L'auteur est quelque peu sceptique sur les déclarations faites à des Européens par des Marocains désirant la venue, au Maroc, des Européens et spécialement des Français; il a peut-être raison. Et cependant je ne puis m'empêcher de croire à la sincérité de certaines déclarations de ce genre que j'ai moi-même entendues elles étaient si franches et fondées sur de si judicieuses raisons, que je ne me sens pas le droit de les suspecter. J'ai d'ailleurs, je l'ai dit et écrit à mainte reprise, une opinion très favorable aux Marocains, opinion que je me suis formée dans mes rapports avec eux. Aussi je trouve trop absolu ce que l'auteur raconte au sujet du salut indigène; le es-selâm musulman m'a été plusieurs fois adressé. Quant aux titres donnés aux Européens, il est très exact de diré qu'au Maroc le mot sidi n'est jamais appliqué aux chrétiens; il est vrai que ce terme a surtout, dans ce pays, un sens religieux. Quant à mon expérience personnelle, j'ai souvent été appelé kounsoul, bien que je ne fusse pas un consul, rarement tâjer (marchand), terme d'un emploi très fréquent à l'égard d'un Européen, négociant ou non ; j'ai même été, une fois, qualifie de « derviche » par un musulman avec lequel j'avais voyagé et qui avait un grand respect pour moi. Je crois en conséquence, que sur ces questions de saluts et de titres, il ne faut pas établir de règles générales l'expérience individuelle est variable sur ces points.

Le Maroc a été souvent le théâtre de soulèvements de tribus et pour châtier les rebelles, le Makhzen a souvent usé de la déportation, c'està-dire du déplacement des tribus. Aussi l'auteur a-t-il bien raison de dire que ces déplacements, joints aux morcellements de tribus devenues trop grandes pour subsister sur leurs territoires primitifs, ont fait des groupes sociaux de ce pays l'écheveau le plus brouillé que l'on puisse imaginer.

L'auteur consacre de nombreuses pages à la question des saints et à

celle des kerkoûr.
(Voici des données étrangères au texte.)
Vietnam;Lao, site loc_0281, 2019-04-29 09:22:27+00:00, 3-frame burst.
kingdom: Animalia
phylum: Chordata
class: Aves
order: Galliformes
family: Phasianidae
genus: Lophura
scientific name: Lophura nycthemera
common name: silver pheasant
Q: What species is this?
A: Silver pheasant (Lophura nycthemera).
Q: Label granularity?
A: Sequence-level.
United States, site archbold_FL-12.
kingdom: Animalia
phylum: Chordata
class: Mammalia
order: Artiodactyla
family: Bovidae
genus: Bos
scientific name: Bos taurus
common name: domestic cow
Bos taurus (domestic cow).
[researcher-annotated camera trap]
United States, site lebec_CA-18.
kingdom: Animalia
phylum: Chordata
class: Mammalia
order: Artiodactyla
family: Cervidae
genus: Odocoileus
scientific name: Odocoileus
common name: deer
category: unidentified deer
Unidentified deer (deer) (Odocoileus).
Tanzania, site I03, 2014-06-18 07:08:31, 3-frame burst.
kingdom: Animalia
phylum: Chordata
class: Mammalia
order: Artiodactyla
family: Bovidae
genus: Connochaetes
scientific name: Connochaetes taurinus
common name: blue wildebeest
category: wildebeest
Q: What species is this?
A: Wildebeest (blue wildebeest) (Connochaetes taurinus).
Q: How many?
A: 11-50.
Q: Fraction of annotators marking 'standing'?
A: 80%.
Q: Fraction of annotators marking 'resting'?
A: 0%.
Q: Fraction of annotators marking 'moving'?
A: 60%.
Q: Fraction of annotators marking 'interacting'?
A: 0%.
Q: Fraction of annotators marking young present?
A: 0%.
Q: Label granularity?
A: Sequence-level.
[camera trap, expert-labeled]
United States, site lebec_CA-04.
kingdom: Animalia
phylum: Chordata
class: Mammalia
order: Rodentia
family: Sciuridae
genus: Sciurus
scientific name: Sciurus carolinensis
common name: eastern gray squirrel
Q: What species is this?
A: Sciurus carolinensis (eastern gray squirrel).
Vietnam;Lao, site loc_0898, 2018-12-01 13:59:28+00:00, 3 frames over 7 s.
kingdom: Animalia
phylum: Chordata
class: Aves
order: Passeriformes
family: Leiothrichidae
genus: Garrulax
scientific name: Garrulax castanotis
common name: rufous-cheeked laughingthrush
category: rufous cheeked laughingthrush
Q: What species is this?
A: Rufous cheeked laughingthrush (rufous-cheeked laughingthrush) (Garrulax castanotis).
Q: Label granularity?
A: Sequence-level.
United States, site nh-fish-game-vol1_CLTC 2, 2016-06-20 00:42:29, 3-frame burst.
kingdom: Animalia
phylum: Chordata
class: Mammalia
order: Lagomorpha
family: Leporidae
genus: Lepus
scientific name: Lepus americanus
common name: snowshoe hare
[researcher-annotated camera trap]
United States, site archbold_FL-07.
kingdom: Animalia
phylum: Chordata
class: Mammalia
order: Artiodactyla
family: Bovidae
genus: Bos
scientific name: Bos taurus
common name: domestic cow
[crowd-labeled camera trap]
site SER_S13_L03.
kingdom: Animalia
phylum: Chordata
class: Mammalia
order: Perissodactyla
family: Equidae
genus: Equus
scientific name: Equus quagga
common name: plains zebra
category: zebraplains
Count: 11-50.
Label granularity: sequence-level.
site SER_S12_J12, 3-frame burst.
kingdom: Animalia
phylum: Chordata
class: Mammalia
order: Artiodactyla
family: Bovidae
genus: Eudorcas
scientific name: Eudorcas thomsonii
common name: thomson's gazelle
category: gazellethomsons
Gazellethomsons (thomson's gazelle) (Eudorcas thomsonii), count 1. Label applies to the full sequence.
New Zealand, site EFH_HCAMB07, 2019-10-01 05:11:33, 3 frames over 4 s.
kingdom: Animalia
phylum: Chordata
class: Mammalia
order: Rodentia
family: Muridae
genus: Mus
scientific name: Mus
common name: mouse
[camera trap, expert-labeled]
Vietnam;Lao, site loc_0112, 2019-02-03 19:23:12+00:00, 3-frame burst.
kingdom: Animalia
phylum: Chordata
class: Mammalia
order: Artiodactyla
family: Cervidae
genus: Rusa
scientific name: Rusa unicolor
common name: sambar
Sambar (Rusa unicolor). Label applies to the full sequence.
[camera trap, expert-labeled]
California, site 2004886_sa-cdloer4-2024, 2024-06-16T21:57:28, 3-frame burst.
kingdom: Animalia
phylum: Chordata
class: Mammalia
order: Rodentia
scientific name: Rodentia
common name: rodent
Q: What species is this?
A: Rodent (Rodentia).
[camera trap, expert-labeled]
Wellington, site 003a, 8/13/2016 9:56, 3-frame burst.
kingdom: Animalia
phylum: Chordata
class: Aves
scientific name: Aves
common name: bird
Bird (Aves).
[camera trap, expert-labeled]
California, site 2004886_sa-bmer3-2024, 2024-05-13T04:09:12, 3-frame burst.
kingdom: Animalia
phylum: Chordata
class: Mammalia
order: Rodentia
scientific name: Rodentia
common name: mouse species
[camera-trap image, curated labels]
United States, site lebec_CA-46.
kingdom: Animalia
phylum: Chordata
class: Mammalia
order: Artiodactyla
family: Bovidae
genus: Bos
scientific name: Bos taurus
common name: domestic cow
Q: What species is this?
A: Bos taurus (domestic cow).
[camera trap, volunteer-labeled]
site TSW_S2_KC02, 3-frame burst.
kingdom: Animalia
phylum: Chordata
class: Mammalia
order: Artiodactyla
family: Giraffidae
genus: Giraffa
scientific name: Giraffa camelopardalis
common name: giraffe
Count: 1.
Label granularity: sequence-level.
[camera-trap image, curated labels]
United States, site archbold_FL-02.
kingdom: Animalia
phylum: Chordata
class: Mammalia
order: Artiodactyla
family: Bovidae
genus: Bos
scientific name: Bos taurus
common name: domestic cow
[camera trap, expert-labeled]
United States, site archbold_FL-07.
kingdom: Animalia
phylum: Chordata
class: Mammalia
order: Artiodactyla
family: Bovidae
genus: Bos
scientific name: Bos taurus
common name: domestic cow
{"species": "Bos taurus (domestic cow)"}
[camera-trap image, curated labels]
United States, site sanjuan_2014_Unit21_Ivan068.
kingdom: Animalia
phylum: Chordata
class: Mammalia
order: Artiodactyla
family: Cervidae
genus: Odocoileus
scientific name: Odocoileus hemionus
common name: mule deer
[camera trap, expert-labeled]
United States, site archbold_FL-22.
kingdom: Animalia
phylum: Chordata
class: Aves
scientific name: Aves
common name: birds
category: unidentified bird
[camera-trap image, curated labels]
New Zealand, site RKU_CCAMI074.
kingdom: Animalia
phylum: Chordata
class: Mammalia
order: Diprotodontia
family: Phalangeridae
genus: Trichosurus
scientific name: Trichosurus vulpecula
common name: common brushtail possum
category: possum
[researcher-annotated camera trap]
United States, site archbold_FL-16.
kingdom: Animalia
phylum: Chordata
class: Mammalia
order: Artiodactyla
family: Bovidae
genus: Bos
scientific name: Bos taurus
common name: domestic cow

Ces pages sont parmi les plus intéressantes du volume.

Le Maroc est le pays des saints, qu'on désigne habituellement par le titre de Sidi; les saints dont les noms sont connus sont très nombreux et leurs tombeaux sont visités par une foule de pèlerins, qui viennent leur demander leur intercession souveraine. Mais ces saints authentiques, je veux dire identifiés, ne suffisent point à la piété superstitieuse des Marocains; il leur faut encore des saints anonymes, auxquels on donnera, par exemple, les noms de : « le connu, l'étranger, le caché, le patron du chemin », etc. J'ai gardé de certains de ces tombeaux sacrés un souvenir extraordinaire, surtout de ceux que j'ai rencontrés sur le bord de l'Atlantique; la situation du mausolée, le paysage sauvage ou pittoresque, son isolement sur une plage déserte (Sidi Bou Mkhaith) ou près d'une lagune étrange (Sidi Bou Selham), leur donnaient un charme que rien n'a pu effacer dans mon esprit. Quelles richesses de superstitions attachées à ces tombeaux et à leurs environs! Et avec quel soin et quelle hâte pieuse tout à la fois le musulman, à l'approche de ces sanctuaires vénérés, noue, s'il en rencontre, les branches flexibles du rtem ou genêt à fleurs blanches!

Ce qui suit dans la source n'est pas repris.